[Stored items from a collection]
::::

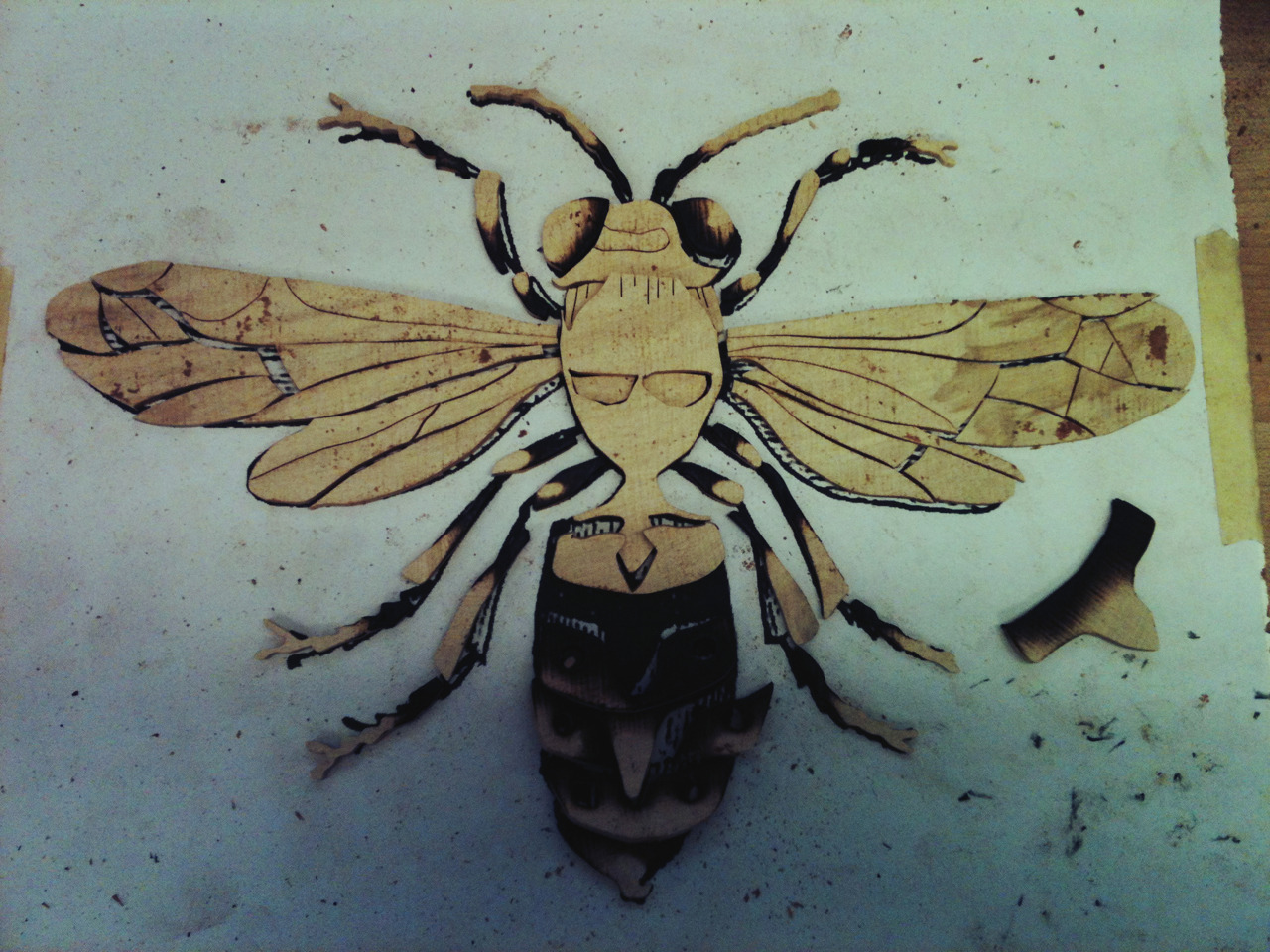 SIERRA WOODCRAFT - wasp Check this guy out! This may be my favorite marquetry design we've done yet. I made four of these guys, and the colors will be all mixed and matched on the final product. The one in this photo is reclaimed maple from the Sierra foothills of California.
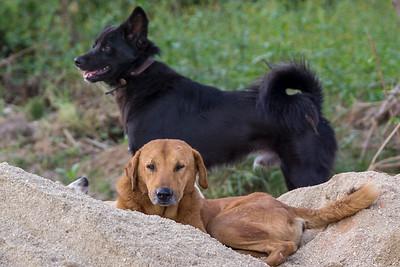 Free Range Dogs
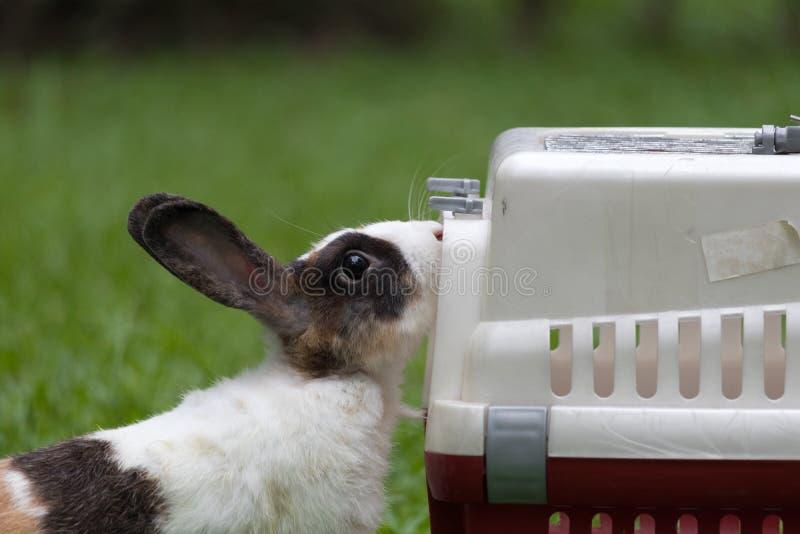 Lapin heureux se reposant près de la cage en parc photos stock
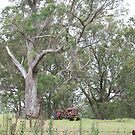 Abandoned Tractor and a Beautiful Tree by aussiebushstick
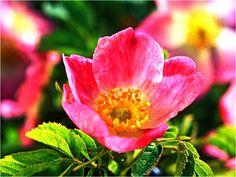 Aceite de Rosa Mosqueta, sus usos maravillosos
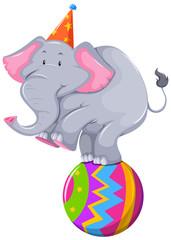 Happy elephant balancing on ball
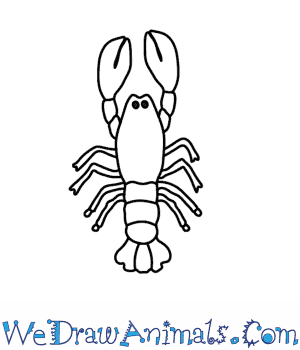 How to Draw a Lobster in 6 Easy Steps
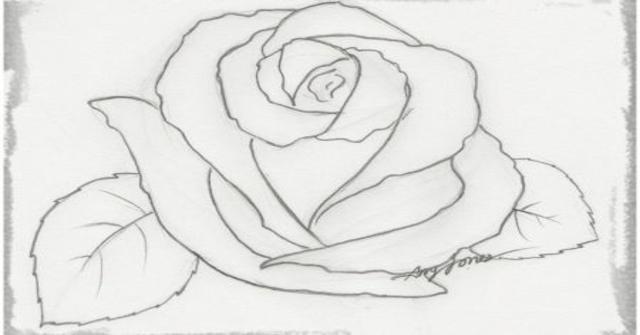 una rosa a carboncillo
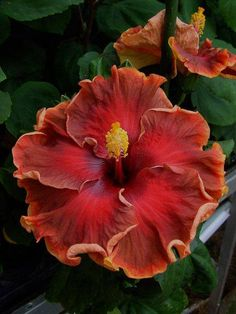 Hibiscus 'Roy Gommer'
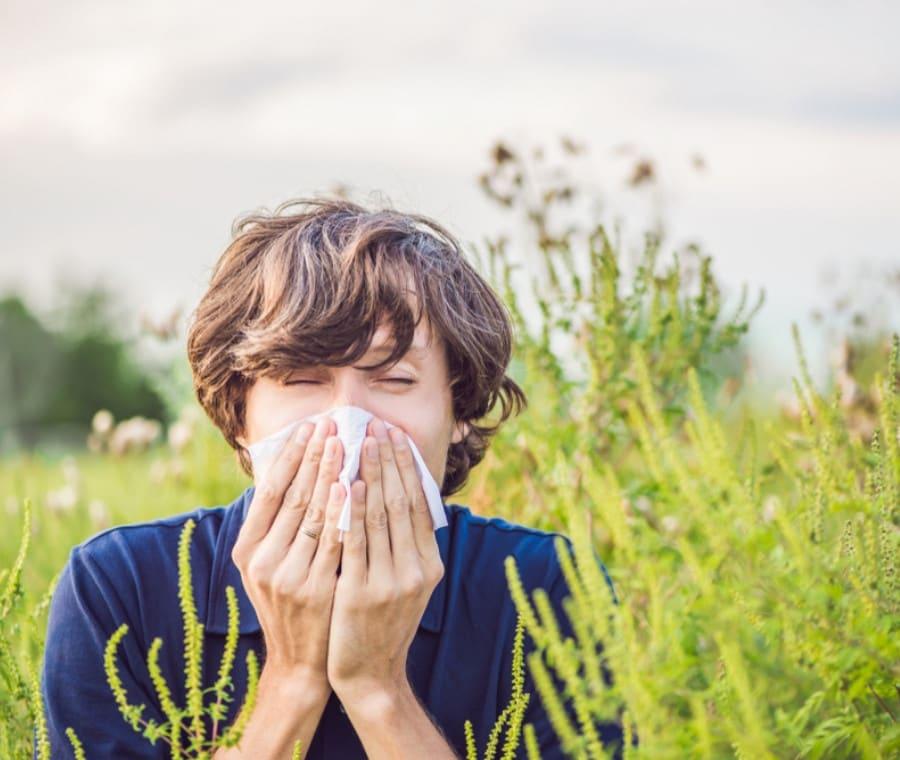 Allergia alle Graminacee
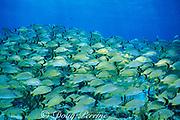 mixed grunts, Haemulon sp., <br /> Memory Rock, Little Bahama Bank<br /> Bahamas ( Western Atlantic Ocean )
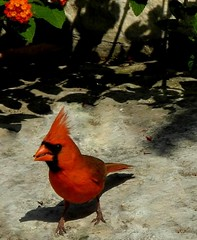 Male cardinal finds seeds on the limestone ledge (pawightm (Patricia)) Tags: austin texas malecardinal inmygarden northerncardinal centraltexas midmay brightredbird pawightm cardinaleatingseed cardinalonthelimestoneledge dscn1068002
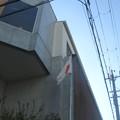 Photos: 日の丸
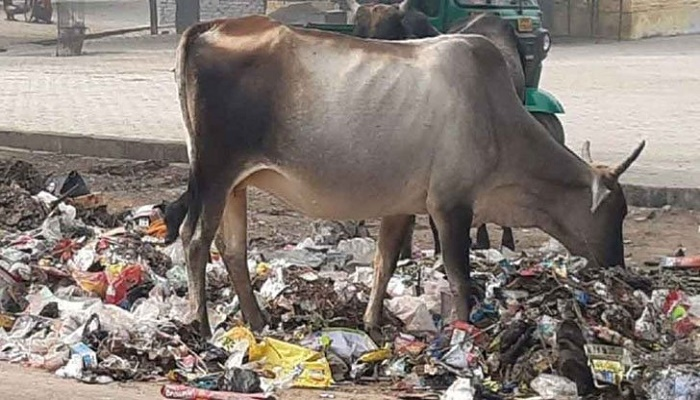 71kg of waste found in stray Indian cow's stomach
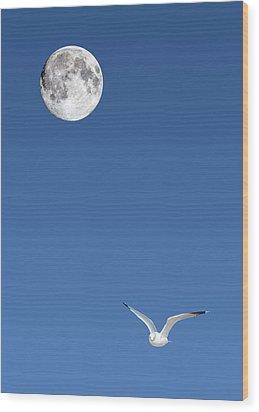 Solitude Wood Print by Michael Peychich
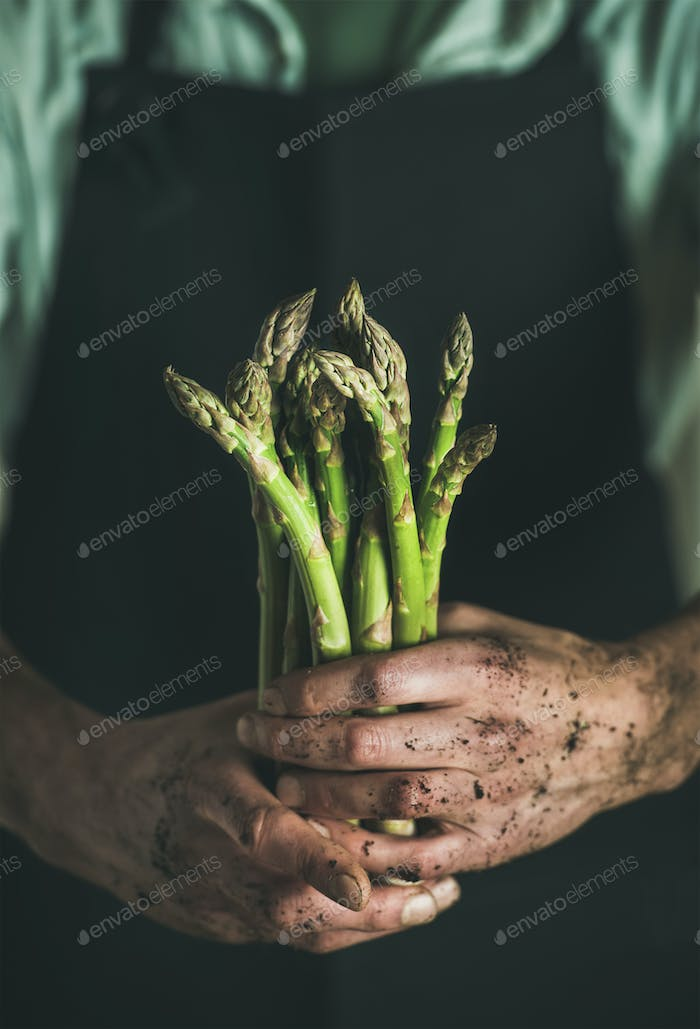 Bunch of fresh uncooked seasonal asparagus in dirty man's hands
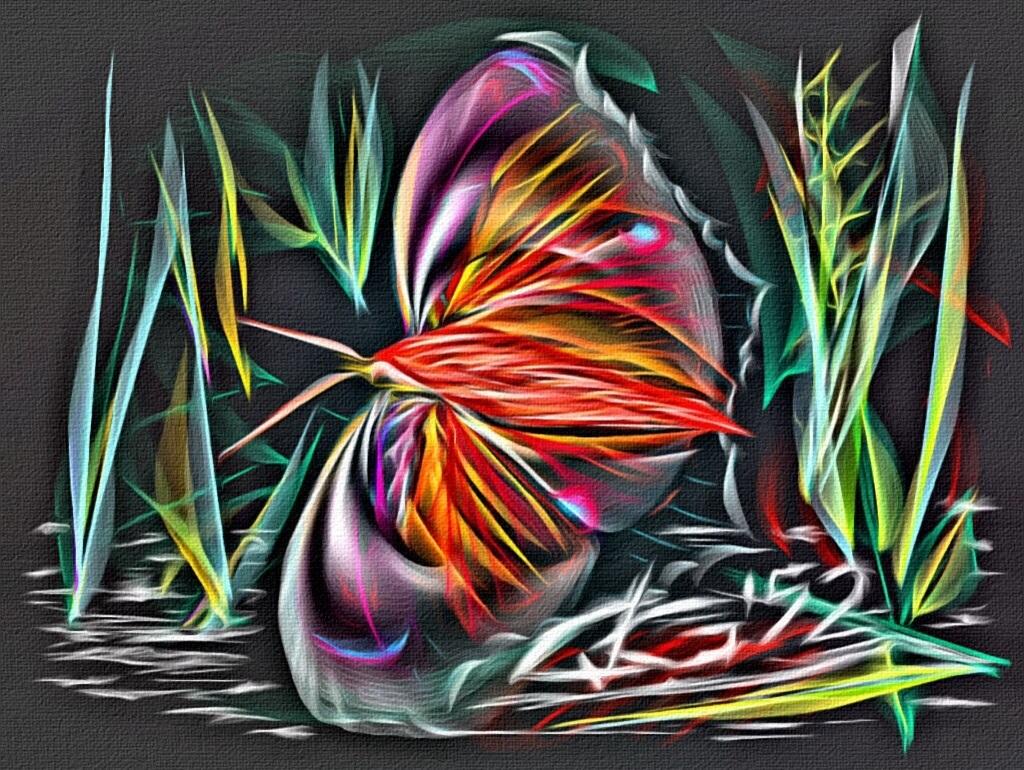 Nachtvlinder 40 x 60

::::

### INSTRUCTIONS FOR THE TASK
Please output the lines of the records above from the one with "Allergia alle Graminacee" through the last, exactly as they appear and with both ends included; skip any pictures and add nothing.

### SOLUTION TO THIS PROBLEM
 Allergia alle Graminacee
 mixed grunts, Haemulon sp., <br /> Memory Rock, Little Bahama Bank<br /> Bahamas ( Western Atlantic Ocean )
 Male cardinal finds seeds on the limestone ledge (pawightm (Patricia)) Tags: austin texas malecardinal inmygarden northerncardinal centraltexas midmay brightredbird pawightm cardinaleatingseed cardinalonthelimestoneledge dscn1068002
 Photos: 日の丸
 71kg of waste found in stray Indian cow's stomach
 Solitude Wood Print by Michael Peychich
 Bunch of fresh uncooked seasonal asparagus in dirty man's hands
 Nachtvlinder 40 x 60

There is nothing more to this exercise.